8. CONCLUSIONS The ultimate goal of system development is to deliver a system that satisfies the needs of its stakeholders (e.g., users, operators, maintainers, owners) given adequate resources to achieve the goal. From a HSI perspective, satisfying stakeholder needs means developing a system that delivers requisite value to the various stakeholders, is predictable and dependable, and capitalizes on the respective strengths of humans and software/systems technologies while circumventing their limitations. Realizing such a system requires: having an understanding of various aspects of human behavior (e.g., cognitive strategies, risk perception, social and cultural considerations); defining HSI metrics that allow one to make judgments about which system from multiple candidates exhibits the better HSI; managing a variety of risks associated with, for examples, user characteristics, deployment environment constraints, and technological maturity.
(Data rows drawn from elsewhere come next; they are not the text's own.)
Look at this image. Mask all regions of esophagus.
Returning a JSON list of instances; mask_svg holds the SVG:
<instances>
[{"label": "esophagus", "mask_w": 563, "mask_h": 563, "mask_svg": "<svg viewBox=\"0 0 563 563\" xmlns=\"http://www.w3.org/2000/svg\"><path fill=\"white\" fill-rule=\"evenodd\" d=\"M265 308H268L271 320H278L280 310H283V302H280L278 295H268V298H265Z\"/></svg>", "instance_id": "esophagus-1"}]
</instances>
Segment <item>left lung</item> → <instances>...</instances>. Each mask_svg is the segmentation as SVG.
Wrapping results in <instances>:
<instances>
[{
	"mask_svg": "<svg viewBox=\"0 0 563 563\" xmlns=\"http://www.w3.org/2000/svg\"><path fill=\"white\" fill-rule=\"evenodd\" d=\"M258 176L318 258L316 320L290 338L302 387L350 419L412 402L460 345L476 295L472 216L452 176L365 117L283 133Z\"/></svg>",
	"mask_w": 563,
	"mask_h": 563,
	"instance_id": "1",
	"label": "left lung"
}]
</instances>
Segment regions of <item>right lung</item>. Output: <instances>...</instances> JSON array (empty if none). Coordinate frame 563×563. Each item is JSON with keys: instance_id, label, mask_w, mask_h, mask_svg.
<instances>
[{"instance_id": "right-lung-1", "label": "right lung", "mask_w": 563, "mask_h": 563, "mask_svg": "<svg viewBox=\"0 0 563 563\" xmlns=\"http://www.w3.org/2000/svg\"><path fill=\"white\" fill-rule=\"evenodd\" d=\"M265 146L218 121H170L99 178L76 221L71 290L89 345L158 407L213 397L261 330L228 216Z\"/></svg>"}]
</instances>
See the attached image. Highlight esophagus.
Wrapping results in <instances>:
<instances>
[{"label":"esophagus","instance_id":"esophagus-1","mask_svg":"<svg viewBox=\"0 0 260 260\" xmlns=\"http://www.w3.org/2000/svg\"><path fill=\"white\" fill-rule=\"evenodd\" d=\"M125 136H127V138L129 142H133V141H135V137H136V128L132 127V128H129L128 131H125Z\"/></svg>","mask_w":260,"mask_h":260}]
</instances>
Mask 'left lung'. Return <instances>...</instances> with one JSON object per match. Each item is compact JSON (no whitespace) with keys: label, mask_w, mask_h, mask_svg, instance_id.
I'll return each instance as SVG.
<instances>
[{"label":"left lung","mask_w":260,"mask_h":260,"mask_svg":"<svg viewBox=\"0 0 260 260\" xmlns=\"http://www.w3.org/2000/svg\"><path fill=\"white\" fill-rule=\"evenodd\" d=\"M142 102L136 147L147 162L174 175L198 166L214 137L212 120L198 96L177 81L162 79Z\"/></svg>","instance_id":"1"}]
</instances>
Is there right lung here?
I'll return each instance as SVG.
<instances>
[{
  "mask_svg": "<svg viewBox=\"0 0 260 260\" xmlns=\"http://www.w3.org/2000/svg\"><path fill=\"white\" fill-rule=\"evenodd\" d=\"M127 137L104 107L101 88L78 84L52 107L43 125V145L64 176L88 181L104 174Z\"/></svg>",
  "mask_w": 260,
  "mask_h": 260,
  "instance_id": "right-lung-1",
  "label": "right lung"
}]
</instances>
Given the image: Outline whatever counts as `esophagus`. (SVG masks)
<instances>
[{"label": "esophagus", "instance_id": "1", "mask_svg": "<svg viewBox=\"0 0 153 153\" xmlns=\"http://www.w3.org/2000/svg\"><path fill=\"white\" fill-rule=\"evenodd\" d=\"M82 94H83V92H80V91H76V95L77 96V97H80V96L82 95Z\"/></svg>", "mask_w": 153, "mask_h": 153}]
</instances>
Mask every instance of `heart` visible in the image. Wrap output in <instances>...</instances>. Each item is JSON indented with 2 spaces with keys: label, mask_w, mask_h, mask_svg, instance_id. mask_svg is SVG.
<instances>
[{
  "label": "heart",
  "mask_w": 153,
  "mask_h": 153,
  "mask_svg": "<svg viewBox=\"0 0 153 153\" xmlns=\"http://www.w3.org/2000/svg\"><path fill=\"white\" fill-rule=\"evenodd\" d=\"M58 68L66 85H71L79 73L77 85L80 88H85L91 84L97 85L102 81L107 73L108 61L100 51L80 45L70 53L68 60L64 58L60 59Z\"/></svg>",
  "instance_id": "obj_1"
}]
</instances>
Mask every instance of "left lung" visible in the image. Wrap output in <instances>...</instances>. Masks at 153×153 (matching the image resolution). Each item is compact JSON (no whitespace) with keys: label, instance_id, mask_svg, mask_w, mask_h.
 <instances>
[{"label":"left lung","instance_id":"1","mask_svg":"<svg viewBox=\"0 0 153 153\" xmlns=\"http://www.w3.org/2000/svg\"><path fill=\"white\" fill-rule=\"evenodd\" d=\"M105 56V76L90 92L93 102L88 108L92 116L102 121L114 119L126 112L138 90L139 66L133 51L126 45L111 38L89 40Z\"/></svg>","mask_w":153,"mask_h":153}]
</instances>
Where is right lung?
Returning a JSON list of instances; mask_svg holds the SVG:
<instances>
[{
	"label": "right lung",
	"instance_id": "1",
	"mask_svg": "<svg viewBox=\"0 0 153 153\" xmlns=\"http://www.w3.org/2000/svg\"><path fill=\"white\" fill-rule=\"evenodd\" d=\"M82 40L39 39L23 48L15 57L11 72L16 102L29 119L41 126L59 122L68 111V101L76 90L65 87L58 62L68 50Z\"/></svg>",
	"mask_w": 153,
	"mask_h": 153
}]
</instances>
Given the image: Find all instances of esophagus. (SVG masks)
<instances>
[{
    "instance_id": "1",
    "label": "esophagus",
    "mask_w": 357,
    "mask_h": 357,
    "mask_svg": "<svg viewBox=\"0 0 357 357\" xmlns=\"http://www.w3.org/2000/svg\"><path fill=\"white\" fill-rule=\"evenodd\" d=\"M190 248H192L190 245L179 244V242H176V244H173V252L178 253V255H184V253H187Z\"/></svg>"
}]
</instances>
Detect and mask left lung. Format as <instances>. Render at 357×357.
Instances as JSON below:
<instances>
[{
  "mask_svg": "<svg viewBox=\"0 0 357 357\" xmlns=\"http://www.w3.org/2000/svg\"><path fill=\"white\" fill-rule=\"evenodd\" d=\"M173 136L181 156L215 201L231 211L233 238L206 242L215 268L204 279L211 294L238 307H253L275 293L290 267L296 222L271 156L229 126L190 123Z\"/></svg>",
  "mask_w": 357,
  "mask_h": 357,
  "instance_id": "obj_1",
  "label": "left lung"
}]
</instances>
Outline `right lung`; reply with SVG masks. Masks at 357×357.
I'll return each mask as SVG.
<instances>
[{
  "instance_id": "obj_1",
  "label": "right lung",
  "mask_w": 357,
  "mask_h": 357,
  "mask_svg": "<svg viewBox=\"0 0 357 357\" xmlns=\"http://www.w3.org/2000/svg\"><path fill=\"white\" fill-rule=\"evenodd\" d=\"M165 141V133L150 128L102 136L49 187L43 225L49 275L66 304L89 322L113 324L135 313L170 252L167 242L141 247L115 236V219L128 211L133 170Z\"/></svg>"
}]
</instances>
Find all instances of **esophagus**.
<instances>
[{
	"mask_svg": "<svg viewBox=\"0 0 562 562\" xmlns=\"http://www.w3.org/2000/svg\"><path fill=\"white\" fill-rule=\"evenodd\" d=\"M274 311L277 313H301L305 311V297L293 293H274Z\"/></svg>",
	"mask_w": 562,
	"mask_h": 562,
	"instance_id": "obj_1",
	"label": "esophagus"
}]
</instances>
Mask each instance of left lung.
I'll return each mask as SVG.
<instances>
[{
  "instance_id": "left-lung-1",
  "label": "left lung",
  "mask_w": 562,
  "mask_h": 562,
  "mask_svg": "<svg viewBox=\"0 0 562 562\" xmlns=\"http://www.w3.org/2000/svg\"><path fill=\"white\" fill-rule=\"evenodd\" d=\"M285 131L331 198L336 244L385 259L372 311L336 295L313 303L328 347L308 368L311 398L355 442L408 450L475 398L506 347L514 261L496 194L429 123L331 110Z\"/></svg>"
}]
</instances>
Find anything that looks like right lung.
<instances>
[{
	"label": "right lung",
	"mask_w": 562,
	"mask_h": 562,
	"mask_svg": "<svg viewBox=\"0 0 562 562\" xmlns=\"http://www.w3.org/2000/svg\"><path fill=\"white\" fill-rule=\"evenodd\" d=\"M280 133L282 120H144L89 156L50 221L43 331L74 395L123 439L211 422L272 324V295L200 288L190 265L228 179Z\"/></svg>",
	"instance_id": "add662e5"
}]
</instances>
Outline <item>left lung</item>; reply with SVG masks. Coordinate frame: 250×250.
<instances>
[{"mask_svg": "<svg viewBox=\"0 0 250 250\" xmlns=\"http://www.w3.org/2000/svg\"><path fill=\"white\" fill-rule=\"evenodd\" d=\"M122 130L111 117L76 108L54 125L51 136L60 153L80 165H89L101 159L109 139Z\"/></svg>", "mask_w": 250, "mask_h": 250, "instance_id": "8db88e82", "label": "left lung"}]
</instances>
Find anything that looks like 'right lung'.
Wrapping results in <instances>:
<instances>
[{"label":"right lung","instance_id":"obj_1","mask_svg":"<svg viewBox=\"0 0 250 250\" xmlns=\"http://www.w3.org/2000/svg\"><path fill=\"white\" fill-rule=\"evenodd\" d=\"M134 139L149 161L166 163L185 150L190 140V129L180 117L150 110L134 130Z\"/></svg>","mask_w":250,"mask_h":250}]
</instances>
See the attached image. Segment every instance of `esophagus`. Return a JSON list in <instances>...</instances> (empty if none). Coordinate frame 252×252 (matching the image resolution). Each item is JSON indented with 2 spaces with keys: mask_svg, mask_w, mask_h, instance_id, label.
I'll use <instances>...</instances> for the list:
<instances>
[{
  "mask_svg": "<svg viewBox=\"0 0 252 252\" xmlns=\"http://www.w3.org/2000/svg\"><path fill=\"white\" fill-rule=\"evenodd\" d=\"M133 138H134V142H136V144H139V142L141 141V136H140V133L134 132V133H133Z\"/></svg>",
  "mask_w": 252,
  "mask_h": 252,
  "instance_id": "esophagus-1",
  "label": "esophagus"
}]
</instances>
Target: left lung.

Cognitive engineering and the Incremental Commitment Model are two key enablers that contribute to the achievement of these objectives. Specifically, cognitive engineering provides insights into human cognitive processes and behaviors, and the impact of various factors on human performance including the likelihood of human error. The ICM provides a risk-driven, incremental process for incorporating HSI principles and for investigating and resolving HSI issues during each stage of development. At the present time, human capabilities and limitations and their implications on the design, deployment, operation, and maintenance of systems have not been explicitly addressed in systems engineering and acquisition lifecycles. The discipline of HSI is specifically intended to remedy this problem. However, for HSI to take hold within the systems acquisition and engineering communities, several advances need to occur. First, the fragmented body of knowledge in human performance needs to be consolidated, expanded, and transformed into a form that lends itself to being incorporated into software and systems engineering practices. Second, the HSI community needs to make the business case to communicate the value proposition of HSI. Third, systems acquisition and systems engineering policies and incentives need to be changed. Each of these recommendations provides the basis for the specific research thrusts recommended in this paper.

ACKNOWLEDGMENTS The author gratefully acknowledges discussions with Dr. Donald MacGregor, Professor Andy Sage, Professor Barry Boehm, Carla Madni, and the research staff at Intelligent Systems Technology, Inc. during the writing of this paper. The author also gratefully acknowledges the review of the references for completeness by Dr. Shaun Jackson.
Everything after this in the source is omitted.